A run of records
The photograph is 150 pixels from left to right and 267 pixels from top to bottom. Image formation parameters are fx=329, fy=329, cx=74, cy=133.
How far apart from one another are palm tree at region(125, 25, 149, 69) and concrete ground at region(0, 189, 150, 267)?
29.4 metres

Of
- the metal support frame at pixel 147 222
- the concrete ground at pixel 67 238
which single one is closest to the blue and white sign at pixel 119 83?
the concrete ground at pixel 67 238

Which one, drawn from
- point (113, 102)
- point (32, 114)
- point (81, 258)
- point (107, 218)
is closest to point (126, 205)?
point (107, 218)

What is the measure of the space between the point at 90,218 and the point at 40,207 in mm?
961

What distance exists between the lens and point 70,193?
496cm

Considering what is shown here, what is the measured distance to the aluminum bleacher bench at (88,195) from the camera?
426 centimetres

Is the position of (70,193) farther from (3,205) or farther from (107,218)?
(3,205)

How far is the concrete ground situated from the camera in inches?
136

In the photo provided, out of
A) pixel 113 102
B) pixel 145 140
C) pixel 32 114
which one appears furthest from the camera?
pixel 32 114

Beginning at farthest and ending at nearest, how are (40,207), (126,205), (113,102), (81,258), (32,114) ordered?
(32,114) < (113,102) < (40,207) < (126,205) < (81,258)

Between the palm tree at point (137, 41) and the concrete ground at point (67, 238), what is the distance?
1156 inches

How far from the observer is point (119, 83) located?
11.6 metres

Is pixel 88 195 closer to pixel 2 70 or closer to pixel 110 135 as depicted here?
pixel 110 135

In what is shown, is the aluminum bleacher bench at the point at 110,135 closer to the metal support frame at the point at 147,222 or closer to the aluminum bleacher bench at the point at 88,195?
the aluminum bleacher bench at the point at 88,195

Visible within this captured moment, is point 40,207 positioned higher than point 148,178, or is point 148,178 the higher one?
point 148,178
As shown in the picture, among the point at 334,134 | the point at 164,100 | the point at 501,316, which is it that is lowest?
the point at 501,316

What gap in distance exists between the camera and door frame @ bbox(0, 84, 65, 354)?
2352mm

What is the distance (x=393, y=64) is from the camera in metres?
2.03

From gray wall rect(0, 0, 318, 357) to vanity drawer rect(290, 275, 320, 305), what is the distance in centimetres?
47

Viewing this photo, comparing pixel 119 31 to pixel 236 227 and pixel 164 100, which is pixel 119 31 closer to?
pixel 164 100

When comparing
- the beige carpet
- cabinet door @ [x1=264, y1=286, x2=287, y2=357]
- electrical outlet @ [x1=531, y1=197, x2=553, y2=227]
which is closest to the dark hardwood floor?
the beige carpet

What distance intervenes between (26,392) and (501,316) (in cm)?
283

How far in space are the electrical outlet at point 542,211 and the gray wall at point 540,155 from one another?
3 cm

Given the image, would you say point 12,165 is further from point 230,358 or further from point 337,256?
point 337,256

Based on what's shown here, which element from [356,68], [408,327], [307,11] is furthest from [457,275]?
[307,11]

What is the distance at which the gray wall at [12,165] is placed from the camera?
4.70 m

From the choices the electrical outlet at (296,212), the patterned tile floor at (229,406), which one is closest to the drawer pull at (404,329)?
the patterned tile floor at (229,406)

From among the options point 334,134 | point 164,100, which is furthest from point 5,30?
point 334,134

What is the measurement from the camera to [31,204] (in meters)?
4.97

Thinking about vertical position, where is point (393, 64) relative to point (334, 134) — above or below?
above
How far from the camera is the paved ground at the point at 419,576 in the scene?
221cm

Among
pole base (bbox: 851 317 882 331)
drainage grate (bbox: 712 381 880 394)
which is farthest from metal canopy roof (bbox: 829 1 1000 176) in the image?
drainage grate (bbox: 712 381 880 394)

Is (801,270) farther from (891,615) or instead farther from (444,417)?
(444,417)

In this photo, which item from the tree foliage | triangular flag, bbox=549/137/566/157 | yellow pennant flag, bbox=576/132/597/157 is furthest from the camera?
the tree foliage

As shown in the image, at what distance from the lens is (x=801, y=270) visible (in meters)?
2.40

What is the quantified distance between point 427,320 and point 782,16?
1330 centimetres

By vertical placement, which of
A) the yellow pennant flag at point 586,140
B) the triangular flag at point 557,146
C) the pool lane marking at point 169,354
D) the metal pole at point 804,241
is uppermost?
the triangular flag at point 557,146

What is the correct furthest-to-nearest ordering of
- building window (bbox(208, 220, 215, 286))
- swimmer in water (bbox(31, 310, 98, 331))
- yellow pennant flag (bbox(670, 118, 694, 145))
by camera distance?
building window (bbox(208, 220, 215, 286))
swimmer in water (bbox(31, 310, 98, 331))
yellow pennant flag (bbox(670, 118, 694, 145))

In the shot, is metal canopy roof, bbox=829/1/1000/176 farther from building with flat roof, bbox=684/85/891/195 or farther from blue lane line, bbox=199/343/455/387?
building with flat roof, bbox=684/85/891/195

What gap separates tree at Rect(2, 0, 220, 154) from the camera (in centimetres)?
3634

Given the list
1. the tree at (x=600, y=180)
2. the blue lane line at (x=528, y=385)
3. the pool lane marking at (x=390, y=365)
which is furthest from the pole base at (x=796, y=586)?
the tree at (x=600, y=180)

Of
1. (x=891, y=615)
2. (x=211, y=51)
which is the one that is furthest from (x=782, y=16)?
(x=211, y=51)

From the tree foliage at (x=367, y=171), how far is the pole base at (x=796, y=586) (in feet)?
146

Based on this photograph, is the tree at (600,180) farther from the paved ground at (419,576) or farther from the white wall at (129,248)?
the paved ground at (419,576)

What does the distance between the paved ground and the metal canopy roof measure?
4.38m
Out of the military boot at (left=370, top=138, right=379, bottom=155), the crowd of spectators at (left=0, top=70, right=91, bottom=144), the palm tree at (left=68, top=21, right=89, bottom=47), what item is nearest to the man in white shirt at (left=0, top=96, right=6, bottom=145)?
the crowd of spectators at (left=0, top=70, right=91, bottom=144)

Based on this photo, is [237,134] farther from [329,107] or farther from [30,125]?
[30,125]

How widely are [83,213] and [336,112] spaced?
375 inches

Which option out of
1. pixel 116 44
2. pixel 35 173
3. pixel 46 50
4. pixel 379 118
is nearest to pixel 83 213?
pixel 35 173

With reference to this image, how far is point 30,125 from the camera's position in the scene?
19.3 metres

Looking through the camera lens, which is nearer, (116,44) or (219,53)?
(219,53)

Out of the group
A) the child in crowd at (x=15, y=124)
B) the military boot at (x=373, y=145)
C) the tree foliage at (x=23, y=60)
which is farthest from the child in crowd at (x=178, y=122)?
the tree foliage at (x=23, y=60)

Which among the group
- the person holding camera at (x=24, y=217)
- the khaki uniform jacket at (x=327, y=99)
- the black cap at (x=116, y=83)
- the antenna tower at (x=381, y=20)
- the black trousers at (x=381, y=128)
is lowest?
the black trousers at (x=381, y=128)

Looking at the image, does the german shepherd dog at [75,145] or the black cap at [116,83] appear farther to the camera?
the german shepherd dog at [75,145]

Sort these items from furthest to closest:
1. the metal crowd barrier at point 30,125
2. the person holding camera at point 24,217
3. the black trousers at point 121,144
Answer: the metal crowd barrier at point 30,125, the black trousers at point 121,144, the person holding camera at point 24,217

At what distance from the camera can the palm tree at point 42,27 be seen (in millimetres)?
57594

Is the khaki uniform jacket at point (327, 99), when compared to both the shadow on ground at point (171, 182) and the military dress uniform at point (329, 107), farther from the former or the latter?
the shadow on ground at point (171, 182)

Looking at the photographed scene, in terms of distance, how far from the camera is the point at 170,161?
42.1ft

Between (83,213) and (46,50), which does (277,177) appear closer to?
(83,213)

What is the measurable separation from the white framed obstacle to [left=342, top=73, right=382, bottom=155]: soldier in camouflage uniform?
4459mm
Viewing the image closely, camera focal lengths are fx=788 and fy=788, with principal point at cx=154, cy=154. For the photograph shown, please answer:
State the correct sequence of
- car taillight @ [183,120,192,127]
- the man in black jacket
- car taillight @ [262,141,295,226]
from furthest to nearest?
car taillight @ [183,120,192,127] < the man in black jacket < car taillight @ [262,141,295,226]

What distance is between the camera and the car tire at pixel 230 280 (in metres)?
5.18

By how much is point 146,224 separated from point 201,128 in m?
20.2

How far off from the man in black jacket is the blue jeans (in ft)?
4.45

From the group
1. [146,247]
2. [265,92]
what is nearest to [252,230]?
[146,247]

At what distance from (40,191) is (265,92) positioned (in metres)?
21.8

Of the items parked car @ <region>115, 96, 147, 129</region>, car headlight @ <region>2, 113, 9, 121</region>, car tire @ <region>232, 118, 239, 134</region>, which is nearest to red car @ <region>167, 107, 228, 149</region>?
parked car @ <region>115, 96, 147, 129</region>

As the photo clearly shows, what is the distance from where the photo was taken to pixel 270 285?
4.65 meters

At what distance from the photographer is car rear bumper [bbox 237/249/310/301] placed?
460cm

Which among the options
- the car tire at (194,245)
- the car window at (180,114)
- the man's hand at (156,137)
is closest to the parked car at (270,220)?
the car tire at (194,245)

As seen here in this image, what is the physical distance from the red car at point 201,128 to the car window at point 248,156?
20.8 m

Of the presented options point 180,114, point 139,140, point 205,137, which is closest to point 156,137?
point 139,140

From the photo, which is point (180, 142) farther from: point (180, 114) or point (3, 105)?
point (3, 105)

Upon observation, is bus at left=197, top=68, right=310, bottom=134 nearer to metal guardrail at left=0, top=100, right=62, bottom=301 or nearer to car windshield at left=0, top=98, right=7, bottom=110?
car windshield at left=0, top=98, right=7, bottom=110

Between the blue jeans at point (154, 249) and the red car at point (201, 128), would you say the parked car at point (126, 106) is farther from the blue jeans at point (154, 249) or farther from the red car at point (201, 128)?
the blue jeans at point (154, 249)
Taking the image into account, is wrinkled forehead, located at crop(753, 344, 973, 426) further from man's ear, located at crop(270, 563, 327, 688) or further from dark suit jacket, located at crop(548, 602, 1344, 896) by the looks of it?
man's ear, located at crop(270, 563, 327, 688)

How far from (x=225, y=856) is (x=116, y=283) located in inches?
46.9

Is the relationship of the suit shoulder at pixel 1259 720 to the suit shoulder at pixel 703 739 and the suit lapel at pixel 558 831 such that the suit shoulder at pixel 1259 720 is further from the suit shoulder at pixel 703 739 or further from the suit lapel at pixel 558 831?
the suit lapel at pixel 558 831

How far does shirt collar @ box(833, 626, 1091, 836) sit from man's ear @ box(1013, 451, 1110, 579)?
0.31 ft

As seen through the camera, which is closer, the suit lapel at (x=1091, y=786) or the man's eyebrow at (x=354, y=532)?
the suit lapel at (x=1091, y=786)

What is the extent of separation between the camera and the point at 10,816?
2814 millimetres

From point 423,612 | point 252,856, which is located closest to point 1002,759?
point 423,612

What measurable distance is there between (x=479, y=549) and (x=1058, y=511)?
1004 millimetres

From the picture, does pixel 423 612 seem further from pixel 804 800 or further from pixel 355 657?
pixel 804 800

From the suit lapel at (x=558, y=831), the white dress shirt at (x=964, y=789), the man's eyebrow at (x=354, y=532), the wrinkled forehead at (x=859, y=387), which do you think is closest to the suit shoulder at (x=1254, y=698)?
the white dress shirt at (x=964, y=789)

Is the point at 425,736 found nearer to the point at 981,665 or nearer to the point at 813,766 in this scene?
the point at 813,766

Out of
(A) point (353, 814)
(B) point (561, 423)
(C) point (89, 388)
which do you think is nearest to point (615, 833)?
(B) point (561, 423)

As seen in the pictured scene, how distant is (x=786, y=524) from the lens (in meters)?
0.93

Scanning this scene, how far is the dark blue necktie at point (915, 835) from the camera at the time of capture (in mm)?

**Work to be completed:**
Copy out the material word for word, from its first line through the line containing "How far apart", and include both of those lines.

**Exercise result:**
The photograph is 150 pixels from left to right and 267 pixels from top to bottom. Image formation parameters are fx=329, fy=329, cx=74, cy=133.
How far apart from one another are palm tree at region(125, 25, 149, 69) and concrete ground at region(0, 189, 150, 267)?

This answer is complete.